I will use this definition for Riemann integrability
Definition:
A function $f:[a,b]\rightarrow\mathbb{R}$ is Riemann integrable if $$ \begin{align} \sup_{P\in\mathcal{P}}L(f,P)=\inf_{P\in \mathcal{P}}U(f,P) \tag{3}\label{darboux-int} \end{align} $$ The common value $A(f)$ in~\eqref{darboux-int} is called the Riemann integral of $f$ over $[a,b]$.
It is easy to see that for any partitions $P_1$ and $P_2$ of $[a,b]$ $$ L(f,P_1)\leq L(f,P_1\cup P_1) \leq U(f,P_1\cup P_2)\leq U(f,P_2) $$
It follows that $f$ is Riemann integrable over $[a,b]$ if and only if $f$ is bounded and for any $\varepsilon>0$ there is a partition $P_\varepsilon$ such that $$ \begin{align} U(f,P_\varepsilon)-L(f,P_\varepsilon)<\varepsilon\tag{4}\label{darboux2} \end{align} $$
Theorem: Suppose that $f$ is Riemann--integrable in $[a,b]$, and let $\mathscr{M}([a,b])$ be the Lebesgue $\sigma$--algebra. Then, $f\in L_1([a,b],\mathscr{M}([a,b]),\lambda)$ and $f$ is continuous $\lambda$--a.s. Moreover, $A(f)=\int_{[a,b]}f\,d\lambda$.
Here is a short proof
Choose partitions $\mathcal{P}_n\subset\mathcal{P}_{n+1}$ such that $$U(f,\mathcal{P}_n)-L(f,\mathcal{P}_n)<1/n\tag{0}\label{zero}$$ For each partition $\mathcal{P}_n$, let $m_{n,k}=\inf\{f(t):t\in[t_{n,k-1},t_{n,k}]\}$ and $M_{n,k}=\sup\{f(t):t\in[t_{n,k-1},t_{n,k}]\}$. Let $g_n$ and $h_n$ be defined by $g_n(a)=h_n(a)$; and $g_n(t)=m_{n,k}$, $h_n(t)=M_{n,k}$ on $t\in(t_{n,k-1},t_{n,k}]$. Clearly, $g_n\leq g_{n+1}\leq f\leq h_{n+1}\leq h_n$ on $[a,b]$, and $\int_{[a,b]}g_n=L(f,\mathcal{P}_n)\leq U(f,\mathcal{P}_n)=\int_{[a,b]}h_n$.
Dominated convergence and $\eqref{zero}$ implies $\int_{[a,b]}g(x)dx=\int_{[a,b]}h(x)dx=A(f)$; since $g=\lim_ng_n\leq f\leq \lim_nh_n=h$,
$$g=f=h\qquad\text{a.s.}$$
and so $f$ is measurable.
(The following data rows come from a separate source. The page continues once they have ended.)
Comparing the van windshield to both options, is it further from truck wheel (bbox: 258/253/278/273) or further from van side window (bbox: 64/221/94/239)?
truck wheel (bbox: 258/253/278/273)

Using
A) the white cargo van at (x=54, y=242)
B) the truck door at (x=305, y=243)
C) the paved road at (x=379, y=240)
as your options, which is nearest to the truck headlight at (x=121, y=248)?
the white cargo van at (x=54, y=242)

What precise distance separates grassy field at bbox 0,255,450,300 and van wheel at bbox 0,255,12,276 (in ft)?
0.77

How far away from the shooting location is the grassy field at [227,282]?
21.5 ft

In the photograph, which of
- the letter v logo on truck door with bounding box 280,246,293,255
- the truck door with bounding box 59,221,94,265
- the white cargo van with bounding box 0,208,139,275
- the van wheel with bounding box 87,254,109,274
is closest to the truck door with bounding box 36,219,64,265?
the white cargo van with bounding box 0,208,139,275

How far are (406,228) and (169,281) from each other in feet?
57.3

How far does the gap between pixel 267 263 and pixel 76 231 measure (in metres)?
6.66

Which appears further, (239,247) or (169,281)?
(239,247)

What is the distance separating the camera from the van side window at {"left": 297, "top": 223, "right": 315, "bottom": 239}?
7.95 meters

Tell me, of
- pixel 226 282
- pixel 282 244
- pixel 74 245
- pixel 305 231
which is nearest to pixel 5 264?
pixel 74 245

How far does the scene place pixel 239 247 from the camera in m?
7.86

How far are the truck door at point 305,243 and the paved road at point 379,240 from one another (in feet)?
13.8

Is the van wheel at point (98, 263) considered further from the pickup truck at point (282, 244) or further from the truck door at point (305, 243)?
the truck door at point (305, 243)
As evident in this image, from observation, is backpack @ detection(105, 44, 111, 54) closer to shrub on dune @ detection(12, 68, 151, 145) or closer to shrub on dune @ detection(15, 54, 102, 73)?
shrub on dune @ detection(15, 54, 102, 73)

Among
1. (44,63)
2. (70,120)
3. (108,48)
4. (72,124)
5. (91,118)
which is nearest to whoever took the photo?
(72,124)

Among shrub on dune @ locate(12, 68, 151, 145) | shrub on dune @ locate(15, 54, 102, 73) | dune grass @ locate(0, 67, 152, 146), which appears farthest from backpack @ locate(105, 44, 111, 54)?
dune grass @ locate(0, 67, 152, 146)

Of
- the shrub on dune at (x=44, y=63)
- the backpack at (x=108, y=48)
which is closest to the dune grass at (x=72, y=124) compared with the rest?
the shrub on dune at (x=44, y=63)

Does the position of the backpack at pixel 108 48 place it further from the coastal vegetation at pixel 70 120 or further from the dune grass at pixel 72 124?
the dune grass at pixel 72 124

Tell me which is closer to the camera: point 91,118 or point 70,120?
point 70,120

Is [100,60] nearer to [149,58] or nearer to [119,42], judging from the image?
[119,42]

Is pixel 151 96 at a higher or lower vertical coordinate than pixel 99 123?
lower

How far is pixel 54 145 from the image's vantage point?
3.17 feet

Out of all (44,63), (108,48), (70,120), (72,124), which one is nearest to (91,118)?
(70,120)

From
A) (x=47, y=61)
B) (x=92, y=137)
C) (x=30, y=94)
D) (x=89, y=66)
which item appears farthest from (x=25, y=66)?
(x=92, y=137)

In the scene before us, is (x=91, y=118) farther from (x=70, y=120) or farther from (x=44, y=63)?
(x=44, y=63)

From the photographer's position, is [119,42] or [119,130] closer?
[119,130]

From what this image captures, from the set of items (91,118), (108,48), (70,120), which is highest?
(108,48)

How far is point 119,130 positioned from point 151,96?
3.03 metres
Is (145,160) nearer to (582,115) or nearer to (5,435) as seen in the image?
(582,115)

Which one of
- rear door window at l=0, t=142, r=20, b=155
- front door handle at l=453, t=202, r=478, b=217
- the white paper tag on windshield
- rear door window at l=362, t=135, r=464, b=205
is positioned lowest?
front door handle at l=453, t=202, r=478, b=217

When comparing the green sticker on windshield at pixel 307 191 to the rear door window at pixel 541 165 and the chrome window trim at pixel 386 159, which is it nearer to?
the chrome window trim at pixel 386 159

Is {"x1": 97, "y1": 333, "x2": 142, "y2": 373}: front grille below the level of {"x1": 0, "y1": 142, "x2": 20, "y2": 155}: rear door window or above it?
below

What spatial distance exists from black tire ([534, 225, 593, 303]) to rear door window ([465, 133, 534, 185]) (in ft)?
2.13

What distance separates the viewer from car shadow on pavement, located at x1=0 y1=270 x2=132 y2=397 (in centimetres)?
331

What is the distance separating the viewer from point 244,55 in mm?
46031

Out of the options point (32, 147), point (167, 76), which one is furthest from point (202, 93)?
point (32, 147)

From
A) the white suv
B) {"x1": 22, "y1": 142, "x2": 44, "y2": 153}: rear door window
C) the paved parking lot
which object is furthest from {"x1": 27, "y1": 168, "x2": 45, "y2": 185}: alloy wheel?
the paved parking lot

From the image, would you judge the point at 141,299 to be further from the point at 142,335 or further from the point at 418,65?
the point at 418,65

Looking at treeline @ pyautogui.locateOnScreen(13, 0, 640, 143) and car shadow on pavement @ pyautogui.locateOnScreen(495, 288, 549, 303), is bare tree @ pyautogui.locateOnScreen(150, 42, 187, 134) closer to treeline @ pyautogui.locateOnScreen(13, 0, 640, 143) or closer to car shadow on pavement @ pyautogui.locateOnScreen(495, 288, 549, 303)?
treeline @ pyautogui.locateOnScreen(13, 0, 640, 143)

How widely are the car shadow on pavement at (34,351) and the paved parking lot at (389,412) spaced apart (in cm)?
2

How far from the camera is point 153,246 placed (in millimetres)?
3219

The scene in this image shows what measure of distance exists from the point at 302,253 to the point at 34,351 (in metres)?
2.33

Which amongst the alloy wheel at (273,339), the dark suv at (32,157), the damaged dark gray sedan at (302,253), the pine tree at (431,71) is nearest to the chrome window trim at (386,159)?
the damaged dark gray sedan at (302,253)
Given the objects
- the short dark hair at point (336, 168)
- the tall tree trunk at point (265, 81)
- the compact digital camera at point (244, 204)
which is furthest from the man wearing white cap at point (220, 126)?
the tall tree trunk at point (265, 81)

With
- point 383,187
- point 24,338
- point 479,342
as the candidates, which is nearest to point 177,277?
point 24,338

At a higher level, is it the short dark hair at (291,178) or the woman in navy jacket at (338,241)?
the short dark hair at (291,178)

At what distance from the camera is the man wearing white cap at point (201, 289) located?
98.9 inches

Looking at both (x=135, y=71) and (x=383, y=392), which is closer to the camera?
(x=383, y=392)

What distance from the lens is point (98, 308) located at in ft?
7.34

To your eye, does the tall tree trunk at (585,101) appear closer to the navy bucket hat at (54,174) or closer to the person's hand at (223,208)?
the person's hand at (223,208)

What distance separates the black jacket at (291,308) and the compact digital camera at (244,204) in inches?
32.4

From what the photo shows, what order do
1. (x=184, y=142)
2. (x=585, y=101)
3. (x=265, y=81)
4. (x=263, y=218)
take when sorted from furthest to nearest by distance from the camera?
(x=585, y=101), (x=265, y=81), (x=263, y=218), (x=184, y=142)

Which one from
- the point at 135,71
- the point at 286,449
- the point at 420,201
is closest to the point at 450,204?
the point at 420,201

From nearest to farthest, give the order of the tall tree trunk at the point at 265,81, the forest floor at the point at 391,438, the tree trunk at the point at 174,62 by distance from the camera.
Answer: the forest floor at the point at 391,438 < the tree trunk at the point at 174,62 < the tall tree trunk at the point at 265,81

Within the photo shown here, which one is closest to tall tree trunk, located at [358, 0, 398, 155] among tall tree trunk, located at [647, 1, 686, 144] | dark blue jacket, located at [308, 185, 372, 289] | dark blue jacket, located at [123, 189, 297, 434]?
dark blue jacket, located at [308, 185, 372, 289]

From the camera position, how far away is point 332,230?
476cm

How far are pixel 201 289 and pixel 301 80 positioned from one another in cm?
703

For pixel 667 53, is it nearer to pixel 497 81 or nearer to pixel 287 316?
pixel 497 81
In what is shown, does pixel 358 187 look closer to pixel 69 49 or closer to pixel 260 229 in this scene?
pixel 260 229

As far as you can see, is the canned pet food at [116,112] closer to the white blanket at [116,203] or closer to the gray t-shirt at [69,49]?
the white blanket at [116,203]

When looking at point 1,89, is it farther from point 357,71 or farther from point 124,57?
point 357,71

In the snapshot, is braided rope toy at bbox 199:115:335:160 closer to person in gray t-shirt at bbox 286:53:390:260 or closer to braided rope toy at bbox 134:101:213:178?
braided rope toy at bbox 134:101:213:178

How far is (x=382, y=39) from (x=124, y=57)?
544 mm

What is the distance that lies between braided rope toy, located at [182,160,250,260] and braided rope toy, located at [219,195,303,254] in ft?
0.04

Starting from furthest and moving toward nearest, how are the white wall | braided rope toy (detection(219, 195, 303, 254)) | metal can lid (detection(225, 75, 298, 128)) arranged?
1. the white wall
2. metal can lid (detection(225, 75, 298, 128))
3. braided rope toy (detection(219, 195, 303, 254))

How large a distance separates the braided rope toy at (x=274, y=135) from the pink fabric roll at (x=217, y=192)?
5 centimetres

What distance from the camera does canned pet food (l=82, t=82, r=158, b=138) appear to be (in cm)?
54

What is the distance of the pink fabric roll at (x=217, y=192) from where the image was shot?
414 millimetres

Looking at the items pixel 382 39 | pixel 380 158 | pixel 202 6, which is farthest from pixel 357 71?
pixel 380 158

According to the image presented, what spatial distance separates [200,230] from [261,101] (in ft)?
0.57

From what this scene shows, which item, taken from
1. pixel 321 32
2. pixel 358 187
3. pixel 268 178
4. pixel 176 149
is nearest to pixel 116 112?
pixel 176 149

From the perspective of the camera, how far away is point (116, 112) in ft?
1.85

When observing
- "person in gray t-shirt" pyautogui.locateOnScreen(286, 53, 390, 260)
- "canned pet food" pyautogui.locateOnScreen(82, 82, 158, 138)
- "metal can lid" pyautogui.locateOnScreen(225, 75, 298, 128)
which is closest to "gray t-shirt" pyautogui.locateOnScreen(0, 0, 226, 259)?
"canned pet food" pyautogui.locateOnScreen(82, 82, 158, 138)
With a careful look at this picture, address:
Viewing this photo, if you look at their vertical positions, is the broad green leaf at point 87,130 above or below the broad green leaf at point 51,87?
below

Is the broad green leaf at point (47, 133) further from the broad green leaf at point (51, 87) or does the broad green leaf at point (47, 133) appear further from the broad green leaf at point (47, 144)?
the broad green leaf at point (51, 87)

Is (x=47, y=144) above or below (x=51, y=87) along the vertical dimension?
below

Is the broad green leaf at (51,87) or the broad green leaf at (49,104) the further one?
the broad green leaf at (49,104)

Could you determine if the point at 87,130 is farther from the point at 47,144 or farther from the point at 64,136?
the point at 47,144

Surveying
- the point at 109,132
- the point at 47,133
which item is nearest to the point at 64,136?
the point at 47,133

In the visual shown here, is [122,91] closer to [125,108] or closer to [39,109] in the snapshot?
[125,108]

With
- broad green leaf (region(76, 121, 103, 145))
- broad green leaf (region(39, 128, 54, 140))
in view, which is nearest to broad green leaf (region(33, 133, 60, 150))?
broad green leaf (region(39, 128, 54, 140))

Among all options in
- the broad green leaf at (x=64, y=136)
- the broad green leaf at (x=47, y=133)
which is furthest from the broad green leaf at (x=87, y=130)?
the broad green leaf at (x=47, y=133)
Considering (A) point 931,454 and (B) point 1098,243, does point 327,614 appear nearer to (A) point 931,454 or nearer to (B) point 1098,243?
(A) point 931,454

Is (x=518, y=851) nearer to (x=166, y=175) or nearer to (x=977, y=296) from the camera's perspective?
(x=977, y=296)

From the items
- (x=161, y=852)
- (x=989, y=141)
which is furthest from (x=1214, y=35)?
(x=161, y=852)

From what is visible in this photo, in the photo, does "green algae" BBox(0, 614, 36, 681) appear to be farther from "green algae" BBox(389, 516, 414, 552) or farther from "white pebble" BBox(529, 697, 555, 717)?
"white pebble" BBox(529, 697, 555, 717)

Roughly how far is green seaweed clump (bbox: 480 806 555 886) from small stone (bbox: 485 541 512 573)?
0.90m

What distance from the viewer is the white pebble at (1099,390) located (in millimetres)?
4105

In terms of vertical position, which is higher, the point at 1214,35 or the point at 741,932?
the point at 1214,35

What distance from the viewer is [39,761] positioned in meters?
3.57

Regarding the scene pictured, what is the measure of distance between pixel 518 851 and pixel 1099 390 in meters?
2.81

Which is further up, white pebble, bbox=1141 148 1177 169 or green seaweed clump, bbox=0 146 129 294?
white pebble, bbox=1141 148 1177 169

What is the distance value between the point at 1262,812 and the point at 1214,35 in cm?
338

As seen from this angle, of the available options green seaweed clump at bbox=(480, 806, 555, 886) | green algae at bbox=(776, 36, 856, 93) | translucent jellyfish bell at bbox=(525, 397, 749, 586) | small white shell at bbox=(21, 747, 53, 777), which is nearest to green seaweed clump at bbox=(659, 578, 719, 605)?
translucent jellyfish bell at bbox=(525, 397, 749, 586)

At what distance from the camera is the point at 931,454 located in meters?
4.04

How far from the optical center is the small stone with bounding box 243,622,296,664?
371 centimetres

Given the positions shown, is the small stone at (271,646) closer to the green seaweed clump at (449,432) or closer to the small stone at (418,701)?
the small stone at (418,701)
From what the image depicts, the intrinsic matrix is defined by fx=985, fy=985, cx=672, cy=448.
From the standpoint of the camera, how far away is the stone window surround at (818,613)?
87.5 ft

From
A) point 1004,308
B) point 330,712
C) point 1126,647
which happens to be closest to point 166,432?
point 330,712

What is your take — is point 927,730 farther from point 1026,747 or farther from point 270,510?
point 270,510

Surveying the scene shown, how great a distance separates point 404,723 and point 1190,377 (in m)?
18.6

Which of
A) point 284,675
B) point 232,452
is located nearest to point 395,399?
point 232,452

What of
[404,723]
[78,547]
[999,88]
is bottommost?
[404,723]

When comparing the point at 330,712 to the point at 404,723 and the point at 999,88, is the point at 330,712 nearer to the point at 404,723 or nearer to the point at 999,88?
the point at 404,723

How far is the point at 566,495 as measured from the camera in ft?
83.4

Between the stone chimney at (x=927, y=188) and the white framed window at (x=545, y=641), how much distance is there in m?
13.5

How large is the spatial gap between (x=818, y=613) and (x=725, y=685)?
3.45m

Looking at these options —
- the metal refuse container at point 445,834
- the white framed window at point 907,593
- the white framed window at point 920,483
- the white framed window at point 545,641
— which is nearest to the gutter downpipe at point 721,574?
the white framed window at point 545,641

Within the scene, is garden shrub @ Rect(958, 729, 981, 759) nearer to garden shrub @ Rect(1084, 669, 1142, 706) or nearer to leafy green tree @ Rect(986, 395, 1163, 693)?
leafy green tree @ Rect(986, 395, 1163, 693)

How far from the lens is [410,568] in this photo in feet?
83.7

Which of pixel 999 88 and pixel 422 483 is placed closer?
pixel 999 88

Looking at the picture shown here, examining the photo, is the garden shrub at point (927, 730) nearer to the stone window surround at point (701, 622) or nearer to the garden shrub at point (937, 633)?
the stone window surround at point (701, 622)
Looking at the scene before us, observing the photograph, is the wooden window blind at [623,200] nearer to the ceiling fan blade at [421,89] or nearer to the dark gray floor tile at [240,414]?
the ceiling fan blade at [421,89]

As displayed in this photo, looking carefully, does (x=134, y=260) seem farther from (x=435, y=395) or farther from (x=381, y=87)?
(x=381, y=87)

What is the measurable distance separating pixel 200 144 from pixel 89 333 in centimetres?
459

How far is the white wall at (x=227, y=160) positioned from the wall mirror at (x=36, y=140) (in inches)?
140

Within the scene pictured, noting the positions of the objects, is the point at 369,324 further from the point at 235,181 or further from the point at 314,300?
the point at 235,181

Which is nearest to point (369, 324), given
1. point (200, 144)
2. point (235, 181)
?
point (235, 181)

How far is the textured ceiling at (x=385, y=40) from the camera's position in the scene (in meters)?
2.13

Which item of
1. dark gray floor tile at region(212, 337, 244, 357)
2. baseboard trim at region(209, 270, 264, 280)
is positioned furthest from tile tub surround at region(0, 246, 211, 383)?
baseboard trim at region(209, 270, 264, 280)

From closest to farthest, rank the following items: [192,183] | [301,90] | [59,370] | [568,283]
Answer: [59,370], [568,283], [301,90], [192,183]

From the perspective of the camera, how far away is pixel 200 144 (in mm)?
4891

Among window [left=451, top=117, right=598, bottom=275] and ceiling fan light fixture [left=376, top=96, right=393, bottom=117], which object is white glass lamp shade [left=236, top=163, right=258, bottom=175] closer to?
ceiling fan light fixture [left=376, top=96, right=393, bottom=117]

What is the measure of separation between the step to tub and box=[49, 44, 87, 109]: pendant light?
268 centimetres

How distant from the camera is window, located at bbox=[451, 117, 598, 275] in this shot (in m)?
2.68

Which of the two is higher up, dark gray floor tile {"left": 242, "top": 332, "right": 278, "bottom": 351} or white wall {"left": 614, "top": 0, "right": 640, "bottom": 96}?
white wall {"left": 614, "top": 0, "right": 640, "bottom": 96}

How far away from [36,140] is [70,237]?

Let $\mathcal{D}=\{t\in[a,b]:g(t)<f(t)\}$. Then, $f$ is continuous at every point $x\notin\bigcup_n\mathcal{P}_n\cup \mathcal{D}$.
Example
The function $f=\mathbb{1}_{[0,1]\setminus\mathbb{Q}}\in L_1([0,1])$ and $\int_{[0,1]}f\,d\lambda=1$; however, $f$ is not Riemann integrable in $[0,1]$ since $U(f,\mathcal{P})-L(f,\mathcal{P})=1$ for any partition $\mathcal{P}$ of $[0,1]$.
Example
Let $f=\mathbb{1}_{[0,1/2)} + 10^{10}\mathbb{1}_{\{1/2\}} + 3\,\mathbb{1}_{(1/2,1]}$. Using the dyadic partition $\mathcal{P}_n=\{\frac{k}{2^n}: k=0,\ldots,2^n\}$ to construct $g_n$ and $h_n$ as in the proof of the Theorem, one gets that $g_n$ converges to $f$ everywhere but $\{1/2\}$; $h_n$ does converge to $f$ everywhere; $\{1/2\}$ is the of discontinuity in this case.